Matthieu Carlier, journaliste, lit des romans (et en a écrit un)

Erik Orsenna n’est pas académicien pour rien : après ses essais sur le coton, le papier et l’eau, son quatrième opus du Petit précis de mondialisation est une prouesse de vieux sage. En lisant cette mine d’informations couchée sur le papier un peu au hasard de ses envies d’écriture, le lecteur a souvent l’impression de parcourir les allées d’un muséum d’histoire naturelle, accompagné d’un guide ultra-savant et truculent. Le style est vif, aiguisé et plein d’humour, parfois proche du hip-hop. Pour un académicien de 70 ans, excusez du peu. Extrait choisi : “Mme Bovary moustique pose un jour de RTT, prend son courage à deux ailes et gagne la localité voisine”. On dirait du Abd Al-Malik.

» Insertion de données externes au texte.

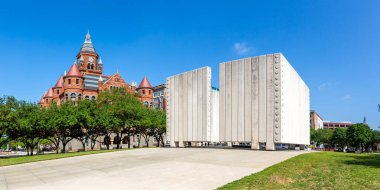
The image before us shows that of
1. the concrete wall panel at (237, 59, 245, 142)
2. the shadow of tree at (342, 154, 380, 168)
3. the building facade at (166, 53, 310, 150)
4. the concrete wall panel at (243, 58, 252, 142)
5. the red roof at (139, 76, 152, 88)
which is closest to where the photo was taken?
the shadow of tree at (342, 154, 380, 168)

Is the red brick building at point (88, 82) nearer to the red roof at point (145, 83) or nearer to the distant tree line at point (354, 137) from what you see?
the red roof at point (145, 83)

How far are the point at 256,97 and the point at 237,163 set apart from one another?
11279mm

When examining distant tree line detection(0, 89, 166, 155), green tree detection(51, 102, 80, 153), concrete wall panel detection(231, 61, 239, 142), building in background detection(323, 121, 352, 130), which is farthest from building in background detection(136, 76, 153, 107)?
building in background detection(323, 121, 352, 130)

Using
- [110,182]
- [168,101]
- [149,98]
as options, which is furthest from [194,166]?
[149,98]

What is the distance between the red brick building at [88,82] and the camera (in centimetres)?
7381

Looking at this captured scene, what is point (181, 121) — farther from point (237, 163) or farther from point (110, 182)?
point (110, 182)

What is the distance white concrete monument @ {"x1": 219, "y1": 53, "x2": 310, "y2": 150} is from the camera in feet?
85.8

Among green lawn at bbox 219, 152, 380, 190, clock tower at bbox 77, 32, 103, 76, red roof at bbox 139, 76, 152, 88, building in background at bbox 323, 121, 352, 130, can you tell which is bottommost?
building in background at bbox 323, 121, 352, 130

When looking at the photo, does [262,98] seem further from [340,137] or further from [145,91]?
[340,137]

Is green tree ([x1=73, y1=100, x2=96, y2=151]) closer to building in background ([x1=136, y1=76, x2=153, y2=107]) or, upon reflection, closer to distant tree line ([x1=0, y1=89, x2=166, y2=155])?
distant tree line ([x1=0, y1=89, x2=166, y2=155])

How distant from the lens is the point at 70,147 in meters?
67.4

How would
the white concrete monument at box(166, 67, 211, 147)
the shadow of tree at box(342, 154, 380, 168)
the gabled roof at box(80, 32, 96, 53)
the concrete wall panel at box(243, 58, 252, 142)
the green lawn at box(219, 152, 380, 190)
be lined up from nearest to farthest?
the green lawn at box(219, 152, 380, 190) → the shadow of tree at box(342, 154, 380, 168) → the concrete wall panel at box(243, 58, 252, 142) → the white concrete monument at box(166, 67, 211, 147) → the gabled roof at box(80, 32, 96, 53)

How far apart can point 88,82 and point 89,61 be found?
1050cm

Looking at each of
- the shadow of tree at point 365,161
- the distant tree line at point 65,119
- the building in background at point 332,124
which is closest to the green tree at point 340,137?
the distant tree line at point 65,119
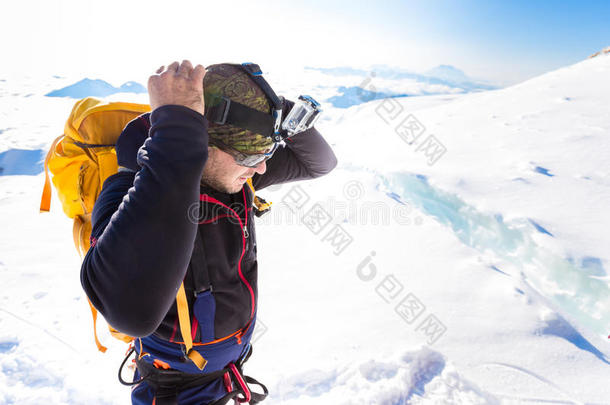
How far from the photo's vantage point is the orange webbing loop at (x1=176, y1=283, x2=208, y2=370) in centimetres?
94

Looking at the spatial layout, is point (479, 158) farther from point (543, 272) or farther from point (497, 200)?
point (543, 272)

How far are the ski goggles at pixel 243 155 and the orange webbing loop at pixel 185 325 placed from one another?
1.61 feet

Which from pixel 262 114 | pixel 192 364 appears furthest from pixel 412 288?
pixel 262 114

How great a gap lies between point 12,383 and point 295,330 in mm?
2126

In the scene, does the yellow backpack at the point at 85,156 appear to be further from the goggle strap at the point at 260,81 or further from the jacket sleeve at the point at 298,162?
the jacket sleeve at the point at 298,162

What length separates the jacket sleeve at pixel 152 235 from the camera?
629 millimetres

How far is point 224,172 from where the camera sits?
3.49 ft

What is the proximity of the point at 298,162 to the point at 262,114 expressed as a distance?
0.67m

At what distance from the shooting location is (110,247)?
63 centimetres

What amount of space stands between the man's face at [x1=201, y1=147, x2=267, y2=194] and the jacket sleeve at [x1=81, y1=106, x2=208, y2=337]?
326 millimetres

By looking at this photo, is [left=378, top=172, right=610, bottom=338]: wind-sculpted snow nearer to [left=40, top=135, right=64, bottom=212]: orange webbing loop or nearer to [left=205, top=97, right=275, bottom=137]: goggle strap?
[left=205, top=97, right=275, bottom=137]: goggle strap

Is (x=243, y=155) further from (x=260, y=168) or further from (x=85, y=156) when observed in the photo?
(x=85, y=156)

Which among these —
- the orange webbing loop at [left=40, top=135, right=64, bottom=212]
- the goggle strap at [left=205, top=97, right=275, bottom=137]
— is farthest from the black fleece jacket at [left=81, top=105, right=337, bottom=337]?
the orange webbing loop at [left=40, top=135, right=64, bottom=212]

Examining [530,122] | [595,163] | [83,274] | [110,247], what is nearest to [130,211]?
[110,247]
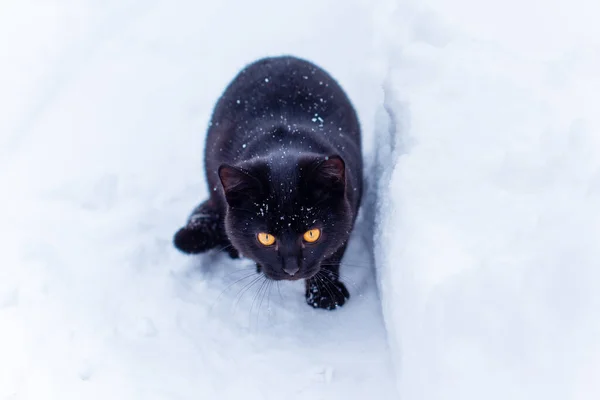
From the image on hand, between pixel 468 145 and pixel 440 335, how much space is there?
2.38 feet

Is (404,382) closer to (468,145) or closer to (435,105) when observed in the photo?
(468,145)

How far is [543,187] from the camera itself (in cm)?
162

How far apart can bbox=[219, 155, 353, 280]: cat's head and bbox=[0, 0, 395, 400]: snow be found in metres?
0.42

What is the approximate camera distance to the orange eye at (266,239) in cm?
196

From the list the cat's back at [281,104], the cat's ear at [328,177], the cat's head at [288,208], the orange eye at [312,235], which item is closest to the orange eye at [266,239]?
the cat's head at [288,208]

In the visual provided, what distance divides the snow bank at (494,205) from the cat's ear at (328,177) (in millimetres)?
235

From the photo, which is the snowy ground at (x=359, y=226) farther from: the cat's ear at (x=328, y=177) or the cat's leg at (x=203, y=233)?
the cat's ear at (x=328, y=177)

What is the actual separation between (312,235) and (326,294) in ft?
1.66

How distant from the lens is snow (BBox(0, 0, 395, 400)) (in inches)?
80.0

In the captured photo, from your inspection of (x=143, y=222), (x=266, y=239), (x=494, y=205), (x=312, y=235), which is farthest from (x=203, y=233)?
(x=494, y=205)

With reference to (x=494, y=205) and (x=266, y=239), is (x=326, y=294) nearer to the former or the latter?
(x=266, y=239)

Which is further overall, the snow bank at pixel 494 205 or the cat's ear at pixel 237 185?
the cat's ear at pixel 237 185

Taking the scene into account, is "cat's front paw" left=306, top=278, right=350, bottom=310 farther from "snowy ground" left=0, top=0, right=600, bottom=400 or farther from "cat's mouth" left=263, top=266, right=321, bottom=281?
"cat's mouth" left=263, top=266, right=321, bottom=281

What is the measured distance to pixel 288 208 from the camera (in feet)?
6.24
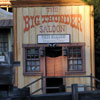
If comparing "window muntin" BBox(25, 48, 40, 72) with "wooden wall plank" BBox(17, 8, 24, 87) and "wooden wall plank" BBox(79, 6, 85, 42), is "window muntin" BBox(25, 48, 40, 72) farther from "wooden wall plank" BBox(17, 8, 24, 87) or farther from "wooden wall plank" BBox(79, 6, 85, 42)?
"wooden wall plank" BBox(79, 6, 85, 42)

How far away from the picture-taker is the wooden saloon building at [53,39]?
1184 centimetres

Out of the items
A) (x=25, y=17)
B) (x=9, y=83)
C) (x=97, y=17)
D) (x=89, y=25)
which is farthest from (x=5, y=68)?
(x=97, y=17)

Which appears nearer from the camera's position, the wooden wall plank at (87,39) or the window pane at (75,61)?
the wooden wall plank at (87,39)

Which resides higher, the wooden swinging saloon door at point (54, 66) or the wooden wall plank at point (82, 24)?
the wooden wall plank at point (82, 24)

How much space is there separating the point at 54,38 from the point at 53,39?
7 centimetres

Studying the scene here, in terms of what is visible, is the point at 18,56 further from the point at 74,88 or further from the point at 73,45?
the point at 74,88

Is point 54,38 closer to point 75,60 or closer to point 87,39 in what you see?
point 75,60

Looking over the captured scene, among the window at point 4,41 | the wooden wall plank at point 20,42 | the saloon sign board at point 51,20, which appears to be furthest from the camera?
the window at point 4,41

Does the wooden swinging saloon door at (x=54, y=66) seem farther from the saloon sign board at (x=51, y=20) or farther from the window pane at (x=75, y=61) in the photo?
the saloon sign board at (x=51, y=20)

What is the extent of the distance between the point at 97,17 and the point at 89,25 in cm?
184

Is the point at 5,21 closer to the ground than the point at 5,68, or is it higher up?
higher up

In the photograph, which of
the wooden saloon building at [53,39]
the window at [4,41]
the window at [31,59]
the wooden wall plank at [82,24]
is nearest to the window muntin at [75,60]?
the wooden saloon building at [53,39]

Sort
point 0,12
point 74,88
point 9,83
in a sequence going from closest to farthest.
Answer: point 74,88
point 9,83
point 0,12

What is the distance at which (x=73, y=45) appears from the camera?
39.0 feet
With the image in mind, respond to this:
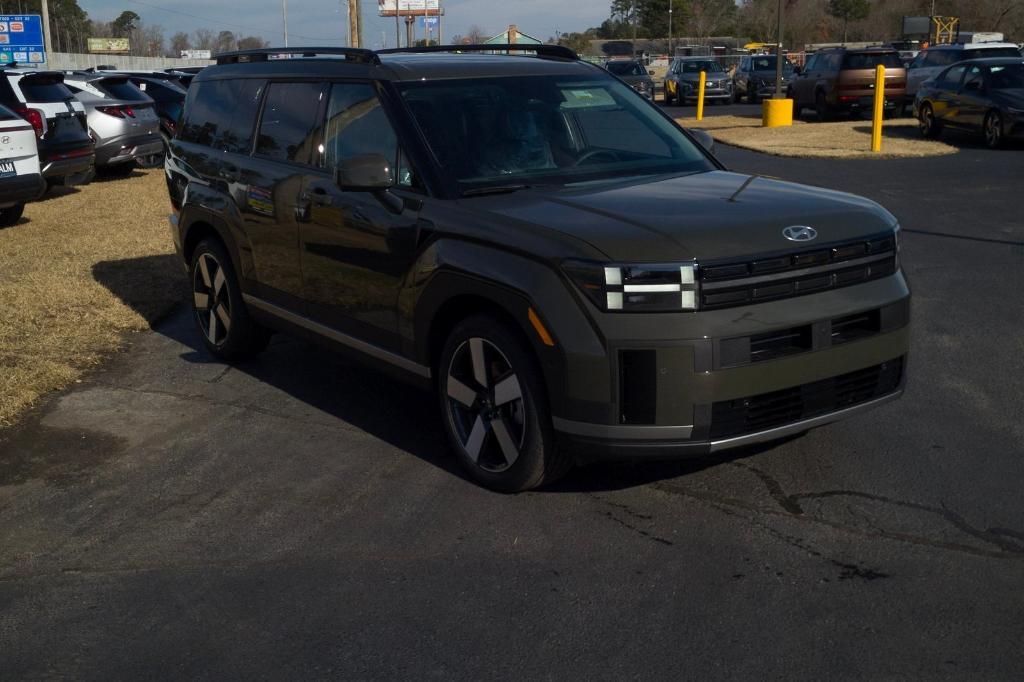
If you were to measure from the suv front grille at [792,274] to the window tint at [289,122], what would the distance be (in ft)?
9.22

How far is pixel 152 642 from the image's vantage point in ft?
13.1

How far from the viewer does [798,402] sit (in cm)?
484

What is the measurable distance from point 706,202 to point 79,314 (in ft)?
19.6

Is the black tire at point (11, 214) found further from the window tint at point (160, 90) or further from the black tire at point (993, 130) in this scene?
the black tire at point (993, 130)

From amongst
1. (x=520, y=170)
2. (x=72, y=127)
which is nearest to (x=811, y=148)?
(x=72, y=127)

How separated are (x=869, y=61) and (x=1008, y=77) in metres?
9.60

Ce qu’il y a de bien, c’est qu’on en apprend beaucoup, mais alors beaucoup et, étonnamment, on y prend plaisir. En tout cas au début. Saviez-vous par exemple que seule la femelle moustique piquait les humains ? Que la masse additionnée de tous les moustiques est plusieurs millions de fois plus importante que celle de l’Homme ? Que leur “zzzzz” si caractéristique fait en réalité partie du rituel nuptial ?

Là où le bât blesse c’est que le Petit précis est justement si précis, si foisonnant, qu’on finit par s’y perdre. On sent qu’Orsenna est un homme de lettres avant d’être un homme de sciences. Et le résultat est un peu foutraque. Quand, dans la deuxième partie, l’auteur se transforme en Tintin des temps modernes pour voyager du Panama à la Guyane et du Sénégal au Cambodge, on ne comprend plus trop où il veut en venir. D’aucuns souligneront l’importance de voyager pour établir un Précis de mondialisation. Oui mais à quelles fins ? Pour tirer quelles conclusions ? Les chapitres s’achèvent sur des expériences scientifiques laissées en suspens, et le lecteur s’écrase sur une moustiquaire d’incompréhension.

En clair, on survole beaucoup l’information, mais on fait rarement mouche.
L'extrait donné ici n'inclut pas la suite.